WRITTEN EXERCISE: Could the lines from the one with "Reviewing the image" through the end of the listing be restated exactly, with nothing else included?

---

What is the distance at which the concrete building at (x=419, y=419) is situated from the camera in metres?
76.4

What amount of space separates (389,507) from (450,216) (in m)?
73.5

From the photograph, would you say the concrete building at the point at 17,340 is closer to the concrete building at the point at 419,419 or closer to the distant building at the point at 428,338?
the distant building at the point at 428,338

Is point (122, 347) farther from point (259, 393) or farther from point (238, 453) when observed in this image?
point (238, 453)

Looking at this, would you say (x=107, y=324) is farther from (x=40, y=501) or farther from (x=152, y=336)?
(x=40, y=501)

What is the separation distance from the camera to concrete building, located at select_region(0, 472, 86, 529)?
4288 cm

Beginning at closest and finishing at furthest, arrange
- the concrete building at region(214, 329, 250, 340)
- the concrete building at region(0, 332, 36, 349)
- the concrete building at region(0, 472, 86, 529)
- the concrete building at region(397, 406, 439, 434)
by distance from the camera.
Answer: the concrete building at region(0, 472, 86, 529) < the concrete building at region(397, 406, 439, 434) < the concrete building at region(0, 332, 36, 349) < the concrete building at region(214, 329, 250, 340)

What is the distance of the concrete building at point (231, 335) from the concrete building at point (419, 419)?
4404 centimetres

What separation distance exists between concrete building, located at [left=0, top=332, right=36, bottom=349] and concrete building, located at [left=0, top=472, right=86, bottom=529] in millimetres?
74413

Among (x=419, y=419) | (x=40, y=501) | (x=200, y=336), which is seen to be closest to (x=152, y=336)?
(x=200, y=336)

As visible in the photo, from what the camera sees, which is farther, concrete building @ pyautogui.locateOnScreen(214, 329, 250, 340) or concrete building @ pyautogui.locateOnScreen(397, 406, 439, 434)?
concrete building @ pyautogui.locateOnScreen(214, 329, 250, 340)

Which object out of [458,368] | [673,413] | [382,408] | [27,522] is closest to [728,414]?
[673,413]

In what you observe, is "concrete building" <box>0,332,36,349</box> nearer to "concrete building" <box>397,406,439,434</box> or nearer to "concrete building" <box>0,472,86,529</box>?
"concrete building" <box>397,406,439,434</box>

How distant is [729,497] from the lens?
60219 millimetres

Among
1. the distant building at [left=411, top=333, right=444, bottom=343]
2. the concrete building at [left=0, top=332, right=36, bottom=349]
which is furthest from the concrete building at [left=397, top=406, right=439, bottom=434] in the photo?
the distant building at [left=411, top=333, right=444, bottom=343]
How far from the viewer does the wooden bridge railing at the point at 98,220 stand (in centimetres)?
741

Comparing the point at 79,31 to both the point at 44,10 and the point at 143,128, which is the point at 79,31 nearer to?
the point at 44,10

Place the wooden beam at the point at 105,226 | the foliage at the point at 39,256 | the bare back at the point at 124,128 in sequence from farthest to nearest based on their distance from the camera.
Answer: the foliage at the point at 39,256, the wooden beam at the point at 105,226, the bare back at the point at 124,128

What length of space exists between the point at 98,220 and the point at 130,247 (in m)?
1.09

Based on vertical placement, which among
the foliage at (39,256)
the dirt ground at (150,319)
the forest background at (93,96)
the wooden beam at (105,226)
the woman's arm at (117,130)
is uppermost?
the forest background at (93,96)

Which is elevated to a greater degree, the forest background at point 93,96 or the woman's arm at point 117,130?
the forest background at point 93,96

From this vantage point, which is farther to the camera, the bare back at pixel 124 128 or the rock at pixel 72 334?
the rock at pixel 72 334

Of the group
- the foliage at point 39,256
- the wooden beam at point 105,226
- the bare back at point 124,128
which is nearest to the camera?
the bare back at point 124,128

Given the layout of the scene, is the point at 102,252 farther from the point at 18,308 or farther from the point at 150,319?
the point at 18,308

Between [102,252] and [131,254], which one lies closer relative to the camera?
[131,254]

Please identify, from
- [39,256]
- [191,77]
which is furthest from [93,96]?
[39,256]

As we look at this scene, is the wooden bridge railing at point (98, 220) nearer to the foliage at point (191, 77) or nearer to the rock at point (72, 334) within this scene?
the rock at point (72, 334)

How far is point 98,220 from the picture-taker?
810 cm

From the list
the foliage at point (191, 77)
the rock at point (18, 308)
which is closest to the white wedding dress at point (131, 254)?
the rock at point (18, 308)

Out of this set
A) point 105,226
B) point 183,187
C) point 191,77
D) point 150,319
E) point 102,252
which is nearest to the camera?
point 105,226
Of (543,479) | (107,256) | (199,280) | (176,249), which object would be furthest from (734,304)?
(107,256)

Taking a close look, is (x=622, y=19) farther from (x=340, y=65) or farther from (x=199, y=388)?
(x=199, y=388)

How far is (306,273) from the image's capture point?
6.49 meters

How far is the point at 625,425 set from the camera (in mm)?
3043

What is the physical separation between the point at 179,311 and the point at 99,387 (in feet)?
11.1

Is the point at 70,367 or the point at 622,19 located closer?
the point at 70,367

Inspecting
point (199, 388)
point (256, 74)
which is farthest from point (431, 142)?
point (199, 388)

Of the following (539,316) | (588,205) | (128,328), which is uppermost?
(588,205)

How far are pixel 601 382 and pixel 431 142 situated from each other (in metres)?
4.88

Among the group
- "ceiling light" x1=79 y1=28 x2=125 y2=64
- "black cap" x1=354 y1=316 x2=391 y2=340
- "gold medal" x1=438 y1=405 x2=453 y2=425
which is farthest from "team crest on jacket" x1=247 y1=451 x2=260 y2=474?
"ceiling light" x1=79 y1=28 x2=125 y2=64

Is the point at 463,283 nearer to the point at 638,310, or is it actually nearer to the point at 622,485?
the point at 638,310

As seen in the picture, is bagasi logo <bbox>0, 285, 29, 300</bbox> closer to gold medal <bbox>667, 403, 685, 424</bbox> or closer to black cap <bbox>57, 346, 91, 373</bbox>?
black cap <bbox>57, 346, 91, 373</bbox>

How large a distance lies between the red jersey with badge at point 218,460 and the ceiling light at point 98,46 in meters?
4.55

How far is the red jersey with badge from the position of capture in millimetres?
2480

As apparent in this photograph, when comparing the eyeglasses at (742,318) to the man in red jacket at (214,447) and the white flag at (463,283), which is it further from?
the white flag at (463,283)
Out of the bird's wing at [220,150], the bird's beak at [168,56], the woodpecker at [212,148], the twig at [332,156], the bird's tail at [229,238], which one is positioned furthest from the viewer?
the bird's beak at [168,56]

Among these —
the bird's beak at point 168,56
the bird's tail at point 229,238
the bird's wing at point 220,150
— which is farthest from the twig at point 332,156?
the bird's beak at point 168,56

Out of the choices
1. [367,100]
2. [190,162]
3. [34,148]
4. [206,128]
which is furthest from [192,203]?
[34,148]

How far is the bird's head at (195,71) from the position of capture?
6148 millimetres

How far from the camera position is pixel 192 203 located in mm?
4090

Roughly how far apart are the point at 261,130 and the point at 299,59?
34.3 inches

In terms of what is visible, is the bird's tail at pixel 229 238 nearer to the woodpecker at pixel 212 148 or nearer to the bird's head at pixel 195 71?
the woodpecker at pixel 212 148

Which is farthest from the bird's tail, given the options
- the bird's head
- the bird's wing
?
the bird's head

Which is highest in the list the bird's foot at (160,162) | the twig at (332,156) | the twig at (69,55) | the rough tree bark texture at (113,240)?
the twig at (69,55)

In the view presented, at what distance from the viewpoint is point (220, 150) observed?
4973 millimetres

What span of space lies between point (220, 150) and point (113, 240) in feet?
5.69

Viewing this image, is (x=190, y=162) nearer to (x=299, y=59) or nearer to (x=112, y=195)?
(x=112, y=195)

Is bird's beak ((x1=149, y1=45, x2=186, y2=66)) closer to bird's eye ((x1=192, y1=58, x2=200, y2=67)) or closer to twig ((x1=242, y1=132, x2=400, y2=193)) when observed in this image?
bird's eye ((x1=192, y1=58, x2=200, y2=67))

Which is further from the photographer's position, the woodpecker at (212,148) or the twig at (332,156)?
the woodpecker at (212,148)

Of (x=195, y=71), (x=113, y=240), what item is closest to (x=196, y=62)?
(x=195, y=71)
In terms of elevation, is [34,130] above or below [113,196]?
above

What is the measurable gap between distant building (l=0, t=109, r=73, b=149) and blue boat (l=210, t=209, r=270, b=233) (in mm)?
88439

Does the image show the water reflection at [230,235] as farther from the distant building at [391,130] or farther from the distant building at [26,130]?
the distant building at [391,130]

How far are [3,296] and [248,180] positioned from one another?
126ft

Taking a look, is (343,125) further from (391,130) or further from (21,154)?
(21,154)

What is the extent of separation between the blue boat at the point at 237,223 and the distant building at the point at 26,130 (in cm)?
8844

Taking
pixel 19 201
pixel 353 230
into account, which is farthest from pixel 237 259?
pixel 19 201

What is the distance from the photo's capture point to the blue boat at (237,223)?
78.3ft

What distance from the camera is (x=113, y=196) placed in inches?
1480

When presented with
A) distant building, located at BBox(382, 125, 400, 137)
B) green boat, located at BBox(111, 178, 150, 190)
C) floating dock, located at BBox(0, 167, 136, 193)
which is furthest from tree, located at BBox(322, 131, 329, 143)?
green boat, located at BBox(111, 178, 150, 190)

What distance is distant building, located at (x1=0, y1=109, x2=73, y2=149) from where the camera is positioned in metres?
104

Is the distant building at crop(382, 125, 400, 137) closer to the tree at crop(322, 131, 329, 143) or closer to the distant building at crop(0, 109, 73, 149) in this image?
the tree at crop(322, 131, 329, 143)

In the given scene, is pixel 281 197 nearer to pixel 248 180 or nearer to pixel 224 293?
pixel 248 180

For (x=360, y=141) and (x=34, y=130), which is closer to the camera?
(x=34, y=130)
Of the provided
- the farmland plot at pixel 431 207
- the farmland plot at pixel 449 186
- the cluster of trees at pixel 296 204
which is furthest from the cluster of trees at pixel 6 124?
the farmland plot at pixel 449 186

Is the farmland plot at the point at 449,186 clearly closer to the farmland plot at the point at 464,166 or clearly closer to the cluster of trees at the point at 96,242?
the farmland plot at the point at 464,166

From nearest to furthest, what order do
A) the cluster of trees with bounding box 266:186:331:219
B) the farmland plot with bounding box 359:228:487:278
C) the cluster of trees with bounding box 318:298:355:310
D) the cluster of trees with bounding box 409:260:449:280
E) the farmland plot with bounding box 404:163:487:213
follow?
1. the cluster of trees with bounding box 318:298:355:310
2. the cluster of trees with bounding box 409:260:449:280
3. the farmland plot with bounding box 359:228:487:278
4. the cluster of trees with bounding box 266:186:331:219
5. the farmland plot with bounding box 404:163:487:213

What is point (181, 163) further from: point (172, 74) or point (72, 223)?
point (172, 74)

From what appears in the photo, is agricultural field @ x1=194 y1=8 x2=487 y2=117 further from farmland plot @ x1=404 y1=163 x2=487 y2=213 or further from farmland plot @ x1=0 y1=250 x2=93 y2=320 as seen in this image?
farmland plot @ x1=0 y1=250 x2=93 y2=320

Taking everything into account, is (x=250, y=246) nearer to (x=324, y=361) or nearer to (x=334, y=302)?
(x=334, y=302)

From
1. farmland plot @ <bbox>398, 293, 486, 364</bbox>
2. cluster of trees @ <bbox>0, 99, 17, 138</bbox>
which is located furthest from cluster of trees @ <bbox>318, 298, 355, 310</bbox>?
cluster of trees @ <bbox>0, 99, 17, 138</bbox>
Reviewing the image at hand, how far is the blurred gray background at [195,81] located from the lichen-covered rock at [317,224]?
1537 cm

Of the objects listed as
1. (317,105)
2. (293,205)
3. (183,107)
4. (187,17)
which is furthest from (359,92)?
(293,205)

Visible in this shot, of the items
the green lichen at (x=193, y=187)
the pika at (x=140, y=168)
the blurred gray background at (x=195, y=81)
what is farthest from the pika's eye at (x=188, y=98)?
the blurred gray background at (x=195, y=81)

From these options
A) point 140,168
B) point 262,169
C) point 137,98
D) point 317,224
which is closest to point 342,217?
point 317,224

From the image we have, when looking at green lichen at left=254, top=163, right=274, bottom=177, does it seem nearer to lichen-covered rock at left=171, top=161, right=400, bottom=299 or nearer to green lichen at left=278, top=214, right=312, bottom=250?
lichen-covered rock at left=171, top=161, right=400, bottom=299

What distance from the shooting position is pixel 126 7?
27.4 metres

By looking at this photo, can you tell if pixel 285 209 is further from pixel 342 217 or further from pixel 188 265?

---

THE COMPLETED TASK:
Reviewing the image at hand, how far is the blurred gray background at [195,81] located from the lichen-covered rock at [317,224]?
1537 cm

Of the objects listed as
1. (317,105)
2. (293,205)
3. (183,107)
4. (187,17)
which is furthest from (359,92)?
(293,205)

Visible in this shot, of the items
the green lichen at (x=193, y=187)
the pika at (x=140, y=168)
the blurred gray background at (x=195, y=81)
what is farthest from the pika's eye at (x=188, y=98)?
the blurred gray background at (x=195, y=81)

From these options
A) point 140,168
B) point 262,169
C) point 137,98
D) point 317,224
which is closest to point 342,217?
point 317,224

From the image we have, when looking at green lichen at left=254, top=163, right=274, bottom=177, does it seem nearer to lichen-covered rock at left=171, top=161, right=400, bottom=299 or nearer to green lichen at left=278, top=214, right=312, bottom=250?
lichen-covered rock at left=171, top=161, right=400, bottom=299

What distance from the shooting position is pixel 126 7?
27.4 metres

By looking at this photo, can you tell if pixel 285 209 is further from pixel 342 217 or further from pixel 188 265?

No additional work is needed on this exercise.